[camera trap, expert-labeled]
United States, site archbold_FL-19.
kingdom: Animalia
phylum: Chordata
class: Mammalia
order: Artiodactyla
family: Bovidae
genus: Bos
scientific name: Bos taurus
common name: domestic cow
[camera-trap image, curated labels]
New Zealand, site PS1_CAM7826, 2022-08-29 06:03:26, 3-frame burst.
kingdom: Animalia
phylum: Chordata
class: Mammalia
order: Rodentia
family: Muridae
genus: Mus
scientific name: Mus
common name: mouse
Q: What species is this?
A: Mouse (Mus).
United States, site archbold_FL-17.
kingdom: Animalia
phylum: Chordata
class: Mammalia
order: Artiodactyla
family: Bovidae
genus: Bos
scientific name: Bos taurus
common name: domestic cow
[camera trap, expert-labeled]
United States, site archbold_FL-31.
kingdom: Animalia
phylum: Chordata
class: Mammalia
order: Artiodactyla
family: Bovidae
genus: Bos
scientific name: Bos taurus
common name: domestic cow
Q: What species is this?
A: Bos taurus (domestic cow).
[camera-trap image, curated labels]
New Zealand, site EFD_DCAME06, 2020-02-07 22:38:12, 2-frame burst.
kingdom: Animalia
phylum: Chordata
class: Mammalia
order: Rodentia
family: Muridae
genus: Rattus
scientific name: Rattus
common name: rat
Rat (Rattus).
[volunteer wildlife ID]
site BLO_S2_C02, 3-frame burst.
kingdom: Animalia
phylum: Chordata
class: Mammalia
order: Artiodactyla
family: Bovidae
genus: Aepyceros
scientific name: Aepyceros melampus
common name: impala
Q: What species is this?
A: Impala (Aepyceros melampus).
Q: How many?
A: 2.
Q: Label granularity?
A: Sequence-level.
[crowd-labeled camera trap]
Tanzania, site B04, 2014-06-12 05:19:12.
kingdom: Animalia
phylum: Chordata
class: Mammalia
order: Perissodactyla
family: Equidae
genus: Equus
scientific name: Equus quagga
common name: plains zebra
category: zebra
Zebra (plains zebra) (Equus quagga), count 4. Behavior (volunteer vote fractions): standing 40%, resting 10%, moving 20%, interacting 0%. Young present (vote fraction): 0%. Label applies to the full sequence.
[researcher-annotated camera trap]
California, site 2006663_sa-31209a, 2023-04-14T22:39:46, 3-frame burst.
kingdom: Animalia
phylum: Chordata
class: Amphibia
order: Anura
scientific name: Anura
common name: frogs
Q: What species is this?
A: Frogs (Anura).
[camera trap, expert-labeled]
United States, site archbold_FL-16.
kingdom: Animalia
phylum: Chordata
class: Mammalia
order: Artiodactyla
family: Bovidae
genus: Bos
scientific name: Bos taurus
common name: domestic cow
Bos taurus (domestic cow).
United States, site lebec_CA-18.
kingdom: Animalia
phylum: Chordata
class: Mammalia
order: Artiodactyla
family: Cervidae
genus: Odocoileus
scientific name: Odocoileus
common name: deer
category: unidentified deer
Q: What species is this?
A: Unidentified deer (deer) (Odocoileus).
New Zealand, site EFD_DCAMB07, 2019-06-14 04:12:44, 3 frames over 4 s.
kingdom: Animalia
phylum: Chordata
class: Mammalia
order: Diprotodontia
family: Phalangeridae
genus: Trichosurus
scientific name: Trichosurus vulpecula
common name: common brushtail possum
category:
------------------------------
Output every entry shown above, exactly.

Response to this exercise »
[camera trap, expert-labeled]
United States, site archbold_FL-19.
kingdom: Animalia
phylum: Chordata
class: Mammalia
order: Artiodactyla
family: Bovidae
genus: Bos
scientific name: Bos taurus
common name: domestic cow
[camera-trap image, curated labels]
New Zealand, site PS1_CAM7826, 2022-08-29 06:03:26, 3-frame burst.
kingdom: Animalia
phylum: Chordata
class: Mammalia
order: Rodentia
family: Muridae
genus: Mus
scientific name: Mus
common name: mouse
Q: What species is this?
A: Mouse (Mus).
United States, site archbold_FL-17.
kingdom: Animalia
phylum: Chordata
class: Mammalia
order: Artiodactyla
family: Bovidae
genus: Bos
scientific name: Bos taurus
common name: domestic cow
[camera trap, expert-labeled]
United States, site archbold_FL-31.
kingdom: Animalia
phylum: Chordata
class: Mammalia
order: Artiodactyla
family: Bovidae
genus: Bos
scientific name: Bos taurus
common name: domestic cow
Q: What species is this?
A: Bos taurus (domestic cow).
[camera-trap image, curated labels]
New Zealand, site EFD_DCAME06, 2020-02-07 22:38:12, 2-frame burst.
kingdom: Animalia
phylum: Chordata
class: Mammalia
order: Rodentia
family: Muridae
genus: Rattus
scientific name: Rattus
common name: rat
Rat (Rattus).
[volunteer wildlife ID]
site BLO_S2_C02, 3-frame burst.
kingdom: Animalia
phylum: Chordata
class: Mammalia
order: Artiodactyla
family: Bovidae
genus: Aepyceros
scientific name: Aepyceros melampus
common name: impala
Q: What species is this?
A: Impala (Aepyceros melampus).
Q: How many?
A: 2.
Q: Label granularity?
A: Sequence-level.
[crowd-labeled camera trap]
Tanzania, site B04, 2014-06-12 05:19:12.
kingdom: Animalia
phylum: Chordata
class: Mammalia
order: Perissodactyla
family: Equidae
genus: Equus
scientific name: Equus quagga
common name: plains zebra
category: zebra
Zebra (plains zebra) (Equus quagga), count 4. Behavior (volunteer vote fractions): standing 40%, resting 10%, moving 20%, interacting 0%. Young present (vote fraction): 0%. Label applies to the full sequence.
[researcher-annotated camera trap]
California, site 2006663_sa-31209a, 2023-04-14T22:39:46, 3-frame burst.
kingdom: Animalia
phylum: Chordata
class: Amphibia
order: Anura
scientific name: Anura
common name: frogs
Q: What species is this?
A: Frogs (Anura).
[camera trap, expert-labeled]
United States, site archbold_FL-16.
kingdom: Animalia
phylum: Chordata
class: Mammalia
order: Artiodactyla
family: Bovidae
genus: Bos
scientific name: Bos taurus
common name: domestic cow
Bos taurus (domestic cow).
United States, site lebec_CA-18.
kingdom: Animalia
phylum: Chordata
class: Mammalia
order: Artiodactyla
family: Cervidae
genus: Odocoileus
scientific name: Odocoileus
common name: deer
category: unidentified deer
Q: What species is this?
A: Unidentified deer (deer) (Odocoileus).
New Zealand, site EFD_DCAMB07, 2019-06-14 04:12:44, 3 frames over 4 s.
kingdom: Animalia
phylum: Chordata
class: Mammalia
order: Diprotodontia
family: Phalangeridae
genus: Trichosurus
scientific name: Trichosurus vulpecula
common name: common brushtail possum
category:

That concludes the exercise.